▸ **Task instructions**
#1 Duplicate the passage on Maryland's pass-through entity tax, from "At this point" up to and including "non-resident as well.".
#2 According to the passage on Maryland's pass-through entity tax, which items must be prorated equally by ownership percentage for a corporation to qualify as an S-Corp? List all of them.
#3 Resume the passage on Maryland's pass-through entity tax, starting right after its final sentence.

### Quoted text ###

Maryland is now allowing pass-through entities (PTE) to elect to subject themselves to an entity-level tax on behalf of Maryland resident members. The members that had Maryland tax paid on the PTE level will receive a corresponding state tax credit for the same amount. The benefit of this is that a PTE can deduct the tax paid on the PTE level, which will then flow to the member’s K-1. This is effective for any tax payments made after November 9, 2020.

At this point in time there is not a lot of guidance, especially from the IRS. In Notice 2020-75, which approved this strategy, the IRS announced that they, along with Treasury, intend to issue proposed regulation to clarify this strategy. Below are some of the potential questions that hopefully will be addressed by the IRS.

The S-Corp Conundrum

In order to qualify as an S-Corp, the corporation can only have one class of stock. Essentially this means that all income, deduction and distributions need to be prorated equally based on ownership percentages. This new tax deduction only applies to Maryland resident shareholders and not to non-residents. Based on the S-Corp rules the tax deduction will be allocated to the non-resident as well.

### Information supplied ###

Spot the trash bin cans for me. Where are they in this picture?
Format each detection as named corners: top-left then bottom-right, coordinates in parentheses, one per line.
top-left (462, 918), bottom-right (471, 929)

###

▸ **Answers to the exercises**
#1
At this point in time there is not a lot of guidance, especially from the IRS. In Notice 2020-75, which approved this strategy, the IRS announced that they, along with Treasury, intend to issue proposed regulation to clarify this strategy. Below are some of the potential questions that hopefully will be addressed by the IRS.

The S-Corp Conundrum

In order to qualify as an S-Corp, the corporation can only have one class of stock. Essentially this means that all income, deduction and distributions need to be prorated equally based on ownership percentages. This new tax deduction only applies to Maryland resident shareholders and not to non-residents. Based on the S-Corp rules the tax deduction will be allocated to the non-resident as well.

#2
- Income
- Deduction
- Distributions

#3
On the flip side, the deduction is only a federal deduction and needs to be added back when calculating Maryland income, which again will be added to the non-resident Maryland income. Based on this there will need to be some creative workarounds in order to make sure that the shareholders are on equal footing.

Refunds

By making the election for 2020, Maryland will allow the PTE to pay the Maryland tax for the entire 2020 income. So potentially for the fourth quarter estimates, the PTE will be paying in the entire year of Maryland tax. However, the member would have already paid in the first three quarters of Maryland tax on the individual level. This will most likely result in the member receiving a Maryland refund when filing the individual return.

Additionally, what happens if you are a partner in two PTEs? One has a Maryland taxable income but the other has a corresponding loss so essentially there is no Maryland tax due on the individual Maryland return. My opinion is that the IRS will not allow you to get a deduction on the PTE level for taxes paid, that ultimately will be refunded on the individual level. Most likely the taxpayer will need to pick up income in the following year.

In the first scenario mentioned above, where you already paid a significant amount on the individual level, how will income be calculated? Is the last payment made considered what is being refunded or will it be allocated?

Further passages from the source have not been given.